[INPUT]
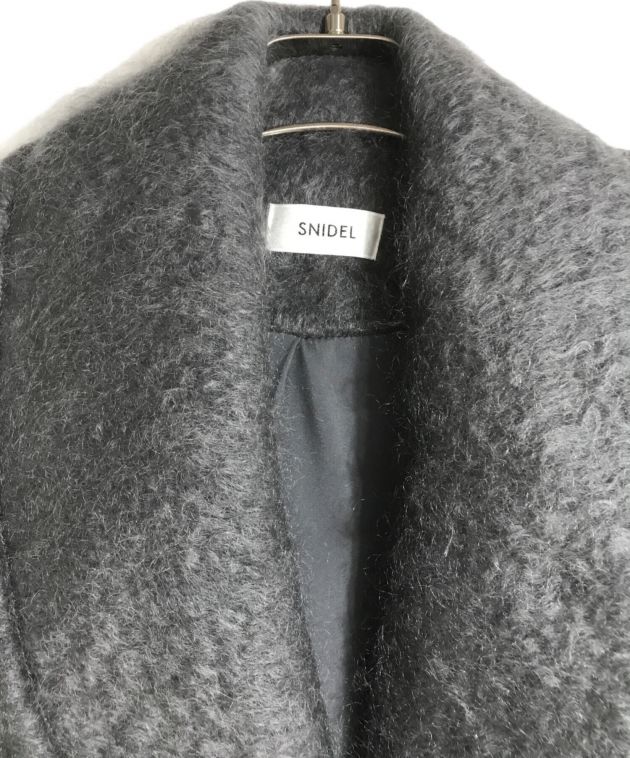 中古・古着通販】Snidel (スナイデル) シャギーロングコート グレー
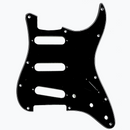 Allparts PG 0552-033 11-Hole Black Pickguard for Stratocaster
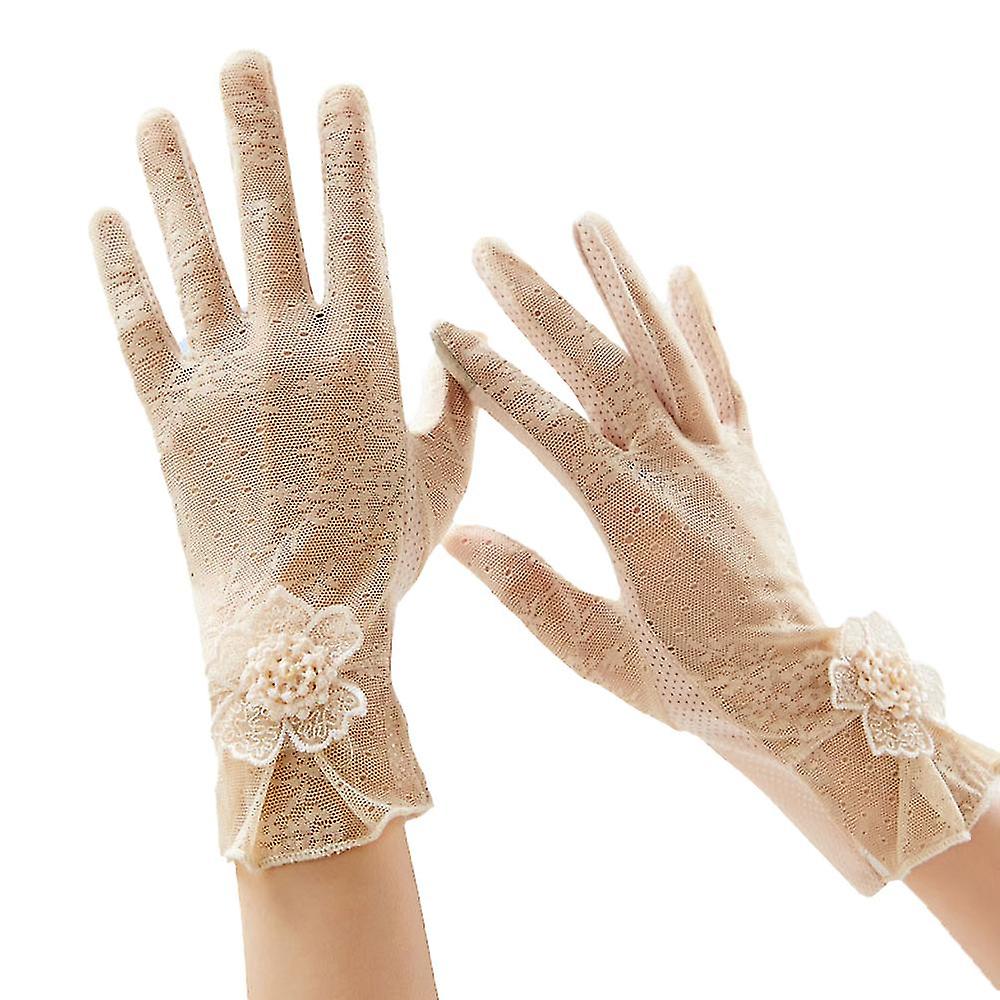 Women's Sunscreen Gloves Lace Summer Uv Resistant Thin Ice Gloves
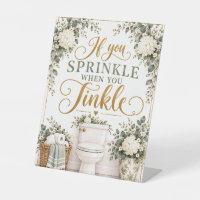 You Sprinkle When You Tinkle Funny Bathroom Sign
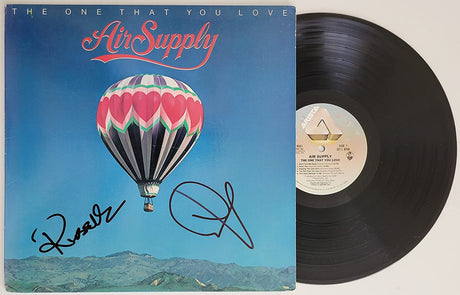 Russell Hitchcock Graham Russell signed Air Supply The One That You Love album COA proof autographed STAR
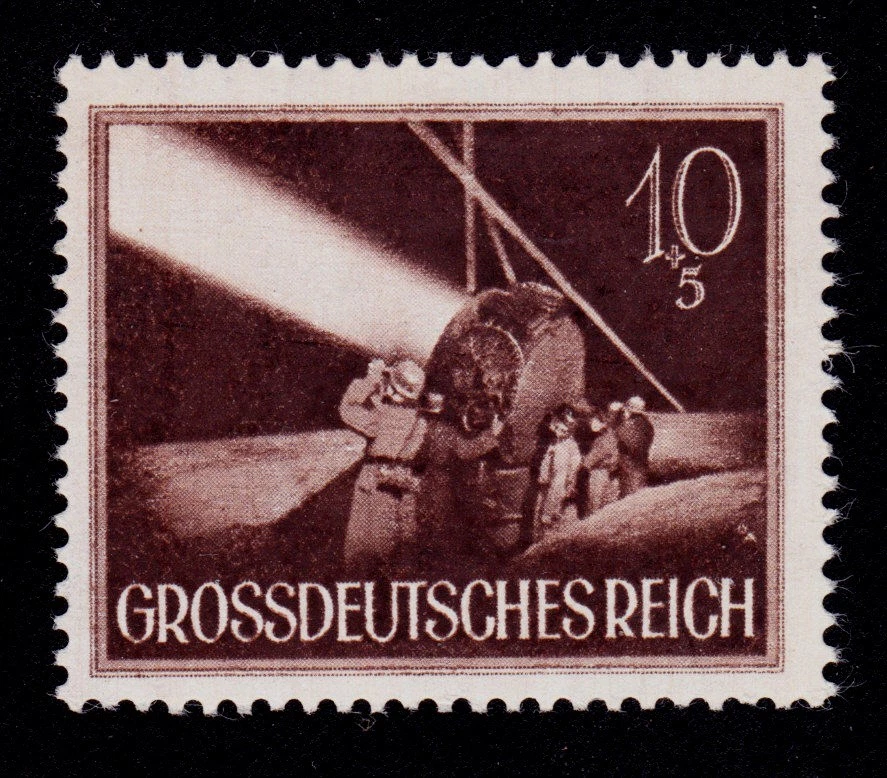 ALEMANIA SCOTT# B262 MNH ALEMANIA AVIÓN REFLECTOR SEGUNDA GUERRA MUNDIAL Foto 1 de 1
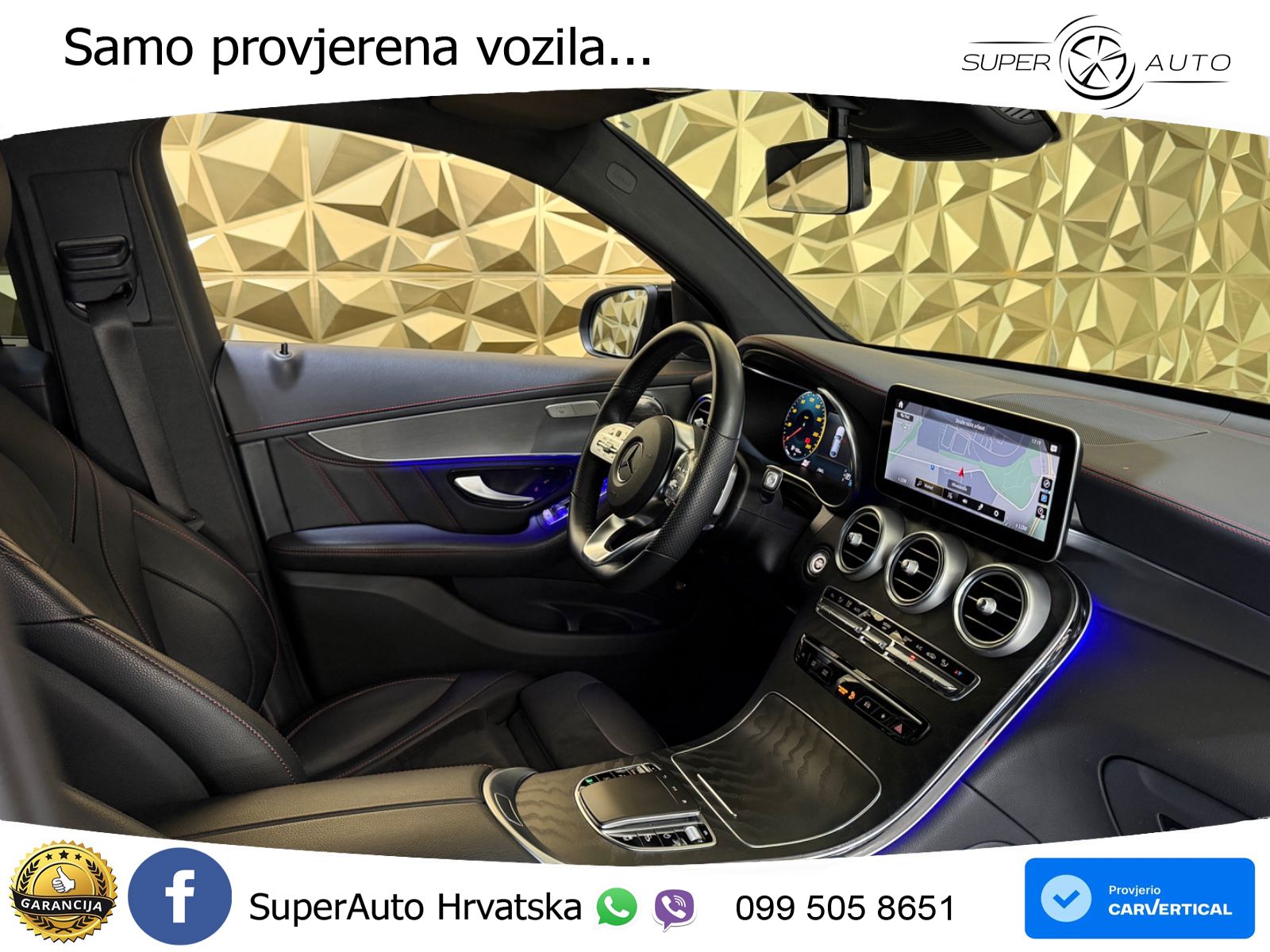 Mercedes GLC Coupe 200 (197 KS) 4MATIC G-TRONIC AMG LED+GR SJED+ACC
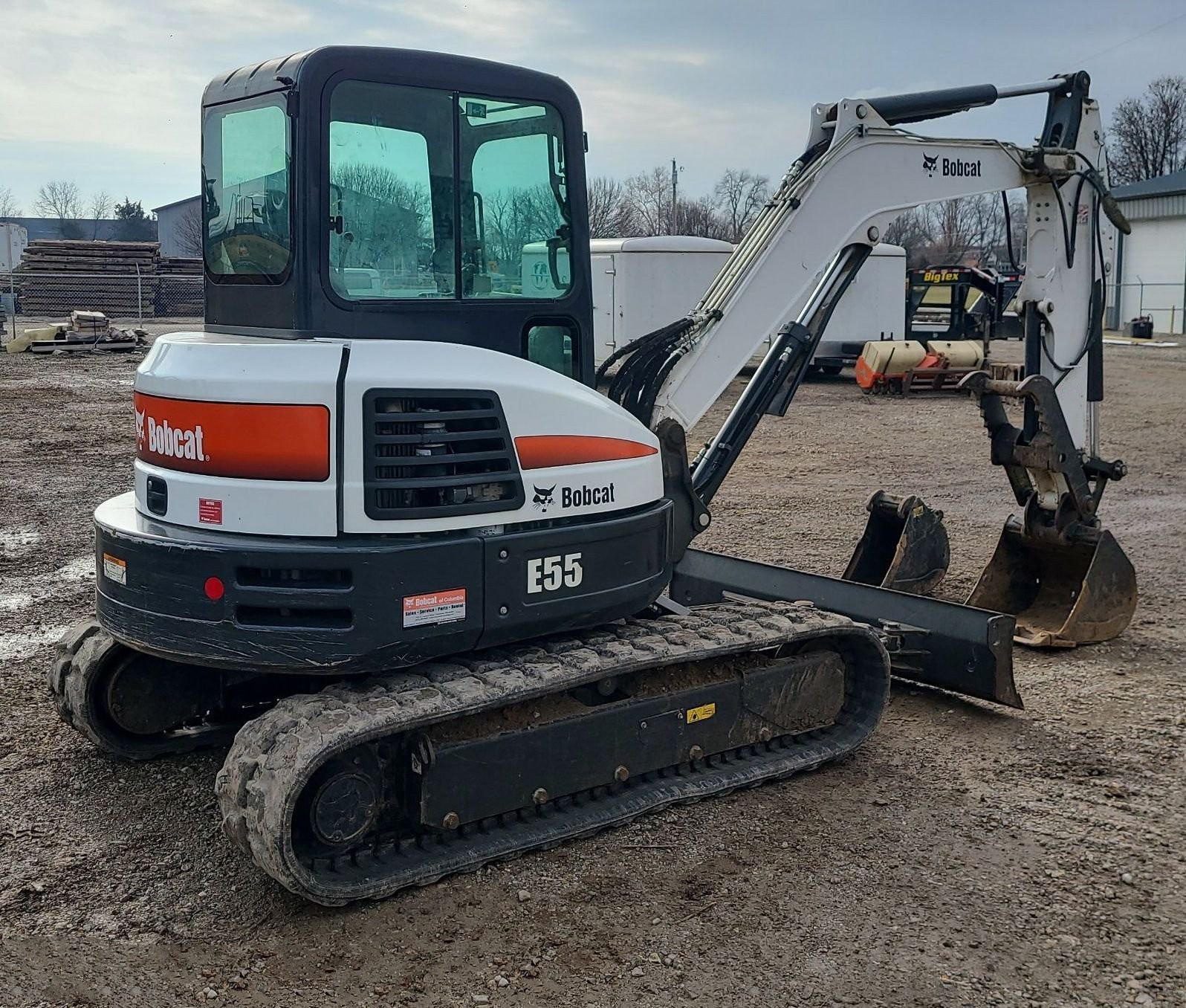 gallery 2019 Bobcat E55 mini excavator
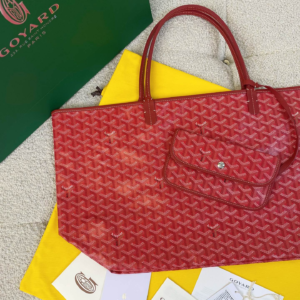 goyard saint louis tote bag canvas red 5.webp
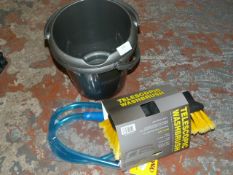 *Bucket, Telescopic Brush Head and Water Container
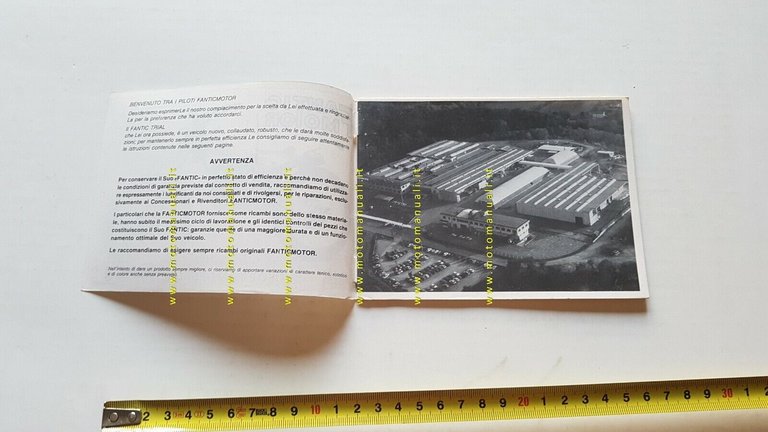 Fantic Motor Trial 50 Junior 1987 manuale uso originale moto …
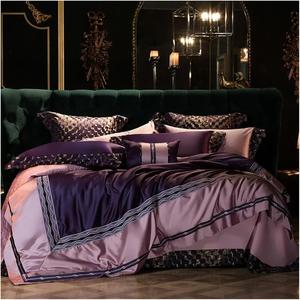 YUSIWOAL Комплект постельного белья из сатина с вышивкой пэчворк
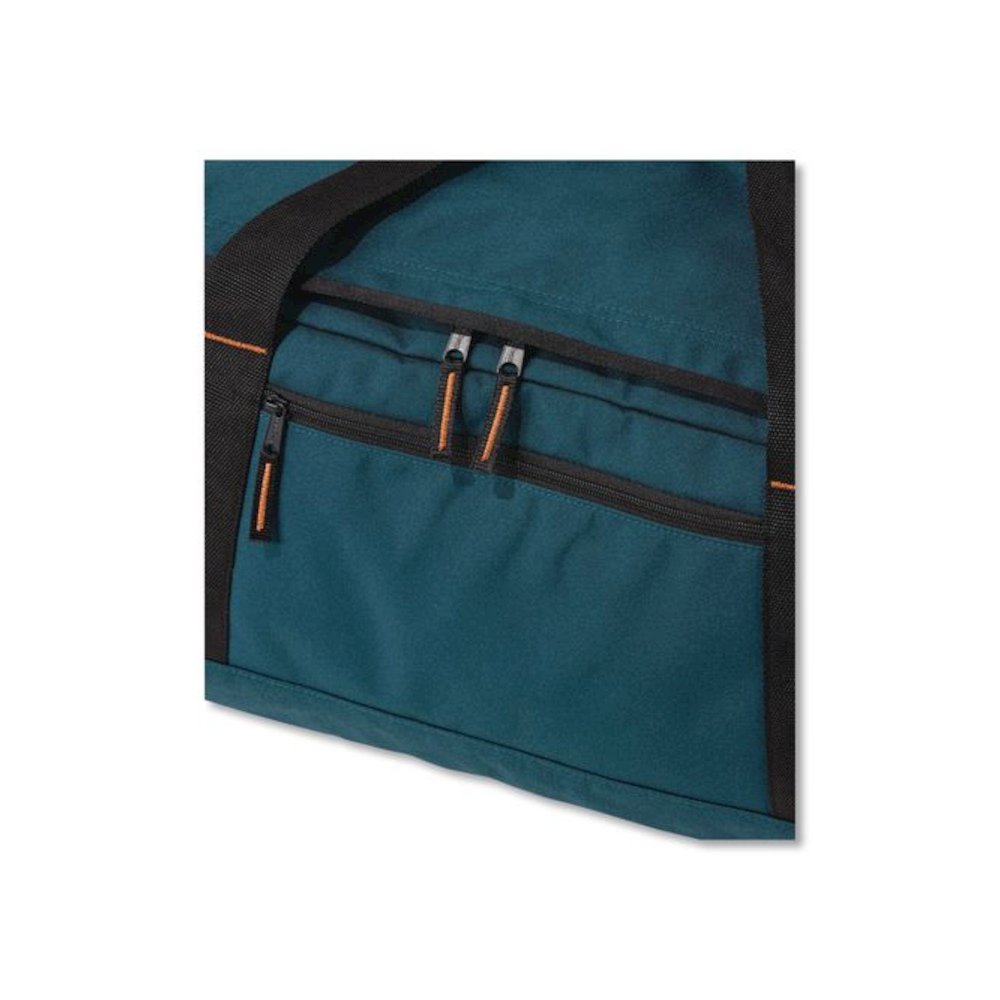Adventure 22" Polyester Carry-On Travel Duffel, 22 x 13 x 9, Deep Admiral Blue. Picture 9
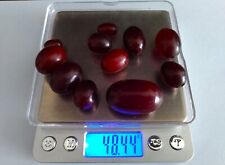 Antique Cherry Amber Bakelite Faturan Beads 48.4 grams picture
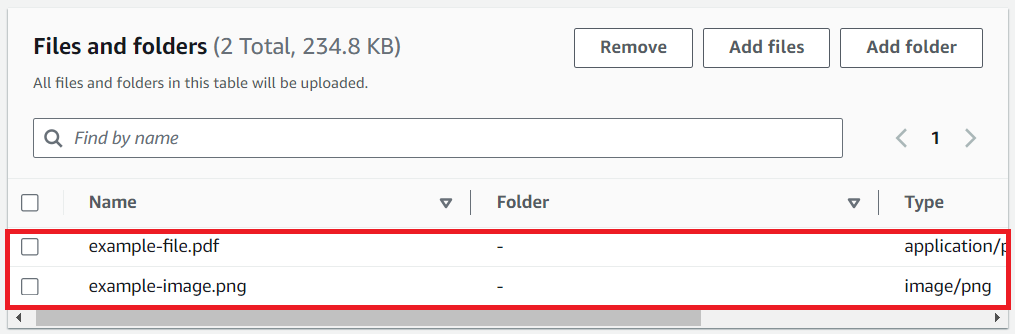 AWS S3 Bucket Upload files Step 2
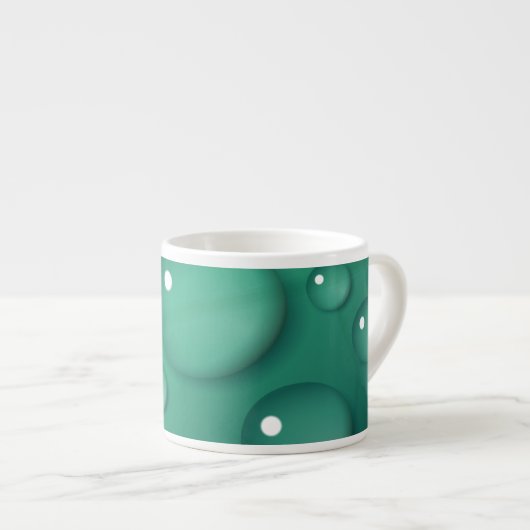 Blauwgroen regendruif espresso kop (Voorkant rechts)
[/INPUT]
TO-DO ITEM :: Please write out the text of all sixteen records above word for word, leaving the pictures out.

RESULT OF THE TASK ::
 中古・古着通販】Snidel (スナイデル) シャギーロングコート グレー
 Allparts PG 0552-033 11-Hole Black Pickguard for Stratocaster
 Women's Sunscreen Gloves Lace Summer Uv Resistant Thin Ice Gloves
 You Sprinkle When You Tinkle Funny Bathroom Sign
 Russell Hitchcock Graham Russell signed Air Supply The One That You Love album COA proof autographed STAR
 ALEMANIA SCOTT# B262 MNH ALEMANIA AVIÓN REFLECTOR SEGUNDA GUERRA MUNDIAL Foto 1 de 1
 Mercedes GLC Coupe 200 (197 KS) 4MATIC G-TRONIC AMG LED+GR SJED+ACC
 gallery 2019 Bobcat E55 mini excavator
 goyard saint louis tote bag canvas red 5.webp
 *Bucket, Telescopic Brush Head and Water Container
 Fantic Motor Trial 50 Junior 1987 manuale uso originale moto …
 YUSIWOAL Комплект постельного белья из сатина с вышивкой пэчворк
Adventure 22" Polyester Carry-On Travel Duffel, 22 x 13 x 9, Deep Admiral Blue. Picture 9
 Antique Cherry Amber Bakelite Faturan Beads 48.4 grams picture
 AWS S3 Bucket Upload files Step 2
 Blauwgroen regendruif espresso kop (Voorkant rechts)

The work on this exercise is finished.